A Critical Theory of the ‘Public’ for Digitally Mediated Urbanization

The goal of this journal issue is to explore notions and practices of ‘public space’, which emerge due to proliferation of digital data about spaces and spatial relations – from ‘accessible’ and ‘transparent’ to ‘deliberated’ and ‘identity giving’. And, further, to discuss these notions and practices of ‘public space’ from the angle of the particular traits of reality that mark the turn to the digital humanities – new modes of data, new study methods, new types of researchers, as well as new types of recipients of research results. 

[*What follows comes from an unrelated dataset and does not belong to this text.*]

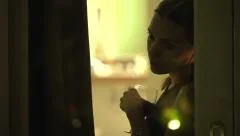 Young, sad, unhappy woman drinking wine and looking through the window  HD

All materials collected for this special journal issue have at least three traits in common. Firstly, they respond to the historical situation, in which proliferation of digital data is not anymore considered as solely an instrument of democratization, but equally as a tool for manipulations, domestication of social activism, and tighter control. Secondly, each of the issue’s materials presents its own kind of argument against technological determinism as a mode of thinking, in which invention and application of digital tools (to conduct research on spatial relations, to create new public arenas for deliberation, or to plan and program already existing spaces) are seen as a solution without examination of how exactly those tools are institutionalized and put into practice by already existing social forces. Thirdly, they all provoke de-familiarization with and rethinking of spatial forms and practices, with which public space has been associated before the Internet.

Digitalization and various modes of landscapes’ formation with the public purpose provide a rich material for rethinking the public space in terms of how it is practiced and infrastructurally organized.

Digitalization and various modes of landscapes’ formation with the public purpose thus emerging (from voting or polling regarding urban planning cases to finding spatial evidence for a disputed military or political case) indeed provide a rich material for rethinking the public space in terms of how it is practiced and infrastructurally organized.